Текст:

Голод также стал для многих американских наблюдателей подтверждением черты, которую они давно ассоциировали с русскими, – способности выдерживать большие трудности. Воспевая русский характер, Хэпгуд упоминала об этой черте, как и другие, более критично настроенные писатели. Например, Уильям Эдгар писал, как страдания «терпеливого русского крестьянина в его беспримерном несчастье» тронули сердца фермеров и мельников Среднего Запада. Именно это излияние чувств привело к тому, что он сам стал принимать участие в оказании помощи голодающим в России60. Кравчинский накануне голода писал, что лучшая надежда крестьян заключается в преодолении «тупого терпения», которое до сих пор их характеризовало [Stepniak 1891: 1]. Британский русофил У. Т. Стед в американском издании своего лондонского «Review of Reviews» предложил аналогичное объяснение с несколько преувеличенными формулировками; крестьяне оказались «наиболее многострадальными, привыкшими к трудностям и привыкшими к лишениям, флегматичности и пассивности» [Stead 1892: 670]. Американская соратница Стэда по продвижению позитивного образа России Изабель Хэпгуд также превозносила сердечность русских крестьян [Hapgood 1892a: 234]. Но максимально использовал эту черту дипломат Чарльз Эмори Смит, предположивший, что уникальный талант русских страдать поможет им вернуться к нормальной жизни:

Измученные и истощенные долгой борьбой, лишенные своего сырья, крестьяне сталкиваются с требованиями нового сельскохозяйственного года под грузом, который раздавил бы почти любого другого человека. Но их терпению и выносливости нет предела, и какова бы ни была их судьба, они принимают ее с мрачным стоицизмом [Smith 1892: 155].

Пассивность крестьян (даже в тяжелых условиях) объясняла их проблемы и давала надежду на их решение.

И последнее: американские сотрудники по оказанию чрезвычайной помощи часто принижали интеллектуальные способности крестьян. Даже в целом сочувствующий им Уильям Эдгар признал, что у крестьян «мозги, похоже, не очень активны». В другом месте он назвал русских земледельцев «погрязшими в суевериях и совершенно не поддающимися разуму». Он даже сравнивал крестьянок с коровами из-за их пустых и бездумных выражений лица61. Клара Бартон, глава Американского Красного Креста, аналогичным образом высмеяла невежество и суеверия крестьян, назвав их «слепыми к свету цивилизации»62.

Предполагаемые черты характера русских крестьян делали их уязвимыми не только к крайней нищете и даже голоду, но также и к грабежу от рук евреев в русской деревне. Дискуссии о России в 1880-х и 1890-х годах часто вращались вокруг евреев, в значительной степени из-за огромного числа русских евреев, эмигрировавших в Западную Европу и особенно в Соединенные Штаты после погромов 1881 года. Ограниченный интеллект крестьян, плохие трудовые привычки и простодушие, как утверждалось, сделали их легкой добычей спекулянтов и процентщиков в деревнях, как кулаков (богатых крестьян), так и ростовщиков. По словам одного автора, фатализм и «бесхитростное» отношение крестьян не могли сравниться с «концентрированной алчностью, хитростью, мошенничеством и финансовыми способностями евреев» [Stevens 1892: 198–199]. Таких взглядов придерживались и американские дипломаты в Санкт-Петербурге, многие из которых предупреждали, что прямая помощь голодающим принесет пользу не отсталым крестьянам, а только их еврейским эксплуататорам63. С одной стороны, эти заявления отражают антисемитизм той эпохи. Но, с другой стороны, они демонстрируют, как оценки национального характера – как евреев, так и русских – формировали восприятие России и политику в ее отношении.

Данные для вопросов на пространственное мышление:
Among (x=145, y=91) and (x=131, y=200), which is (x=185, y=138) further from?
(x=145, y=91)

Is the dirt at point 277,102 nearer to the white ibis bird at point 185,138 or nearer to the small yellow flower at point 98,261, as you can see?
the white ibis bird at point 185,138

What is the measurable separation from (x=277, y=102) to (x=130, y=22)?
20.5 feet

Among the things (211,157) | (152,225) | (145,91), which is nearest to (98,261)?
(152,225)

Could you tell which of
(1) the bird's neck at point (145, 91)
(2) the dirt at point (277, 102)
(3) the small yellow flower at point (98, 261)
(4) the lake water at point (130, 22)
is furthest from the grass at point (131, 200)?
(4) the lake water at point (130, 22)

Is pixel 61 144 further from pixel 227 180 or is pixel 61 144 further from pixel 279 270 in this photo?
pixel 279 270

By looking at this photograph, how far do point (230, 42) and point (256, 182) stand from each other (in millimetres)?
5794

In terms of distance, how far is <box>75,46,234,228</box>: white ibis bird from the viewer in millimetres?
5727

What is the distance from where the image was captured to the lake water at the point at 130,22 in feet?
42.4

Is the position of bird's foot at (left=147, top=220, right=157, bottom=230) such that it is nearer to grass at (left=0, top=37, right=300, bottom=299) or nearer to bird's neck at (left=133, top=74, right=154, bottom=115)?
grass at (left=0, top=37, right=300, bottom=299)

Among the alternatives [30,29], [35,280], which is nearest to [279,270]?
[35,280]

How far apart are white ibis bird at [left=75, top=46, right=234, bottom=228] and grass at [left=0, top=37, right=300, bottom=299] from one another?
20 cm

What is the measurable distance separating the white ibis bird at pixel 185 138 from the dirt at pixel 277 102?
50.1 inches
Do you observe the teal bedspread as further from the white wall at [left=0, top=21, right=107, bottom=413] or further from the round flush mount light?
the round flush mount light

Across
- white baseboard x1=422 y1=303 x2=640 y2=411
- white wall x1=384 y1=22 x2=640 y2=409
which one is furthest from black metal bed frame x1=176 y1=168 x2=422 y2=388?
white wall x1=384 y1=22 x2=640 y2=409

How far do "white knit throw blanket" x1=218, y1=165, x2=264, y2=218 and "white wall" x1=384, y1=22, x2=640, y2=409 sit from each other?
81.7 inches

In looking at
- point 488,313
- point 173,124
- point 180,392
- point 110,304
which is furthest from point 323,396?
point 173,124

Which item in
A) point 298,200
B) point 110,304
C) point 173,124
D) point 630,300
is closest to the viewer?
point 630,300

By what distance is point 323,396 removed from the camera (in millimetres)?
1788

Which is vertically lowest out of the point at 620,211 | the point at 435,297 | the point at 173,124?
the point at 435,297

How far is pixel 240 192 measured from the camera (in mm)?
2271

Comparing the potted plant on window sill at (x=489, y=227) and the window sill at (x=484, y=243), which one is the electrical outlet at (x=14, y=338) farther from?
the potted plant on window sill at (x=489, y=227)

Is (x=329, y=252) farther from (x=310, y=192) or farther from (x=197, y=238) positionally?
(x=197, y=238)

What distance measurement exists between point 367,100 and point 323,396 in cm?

Задание 1:
Какую должность занимала Клара Бартон, если верить тексту о голоде в России?
Задание 2:
Выпишите из текста о голоде в России отрывок от слов «Измученные и истощенные» до слов «[Smith 1892: 155].».

Ожидаемый ответ 1:
Она была главой Американского Красного Креста.

Ожидаемый ответ 2:
Измученные и истощенные долгой борьбой, лишенные своего сырья, крестьяне сталкиваются с требованиями нового сельскохозяйственного года под грузом, который раздавил бы почти любого другого человека. Но их терпению и выносливости нет предела, и какова бы ни была их судьба, они принимают ее с мрачным стоицизмом [Smith 1892: 155].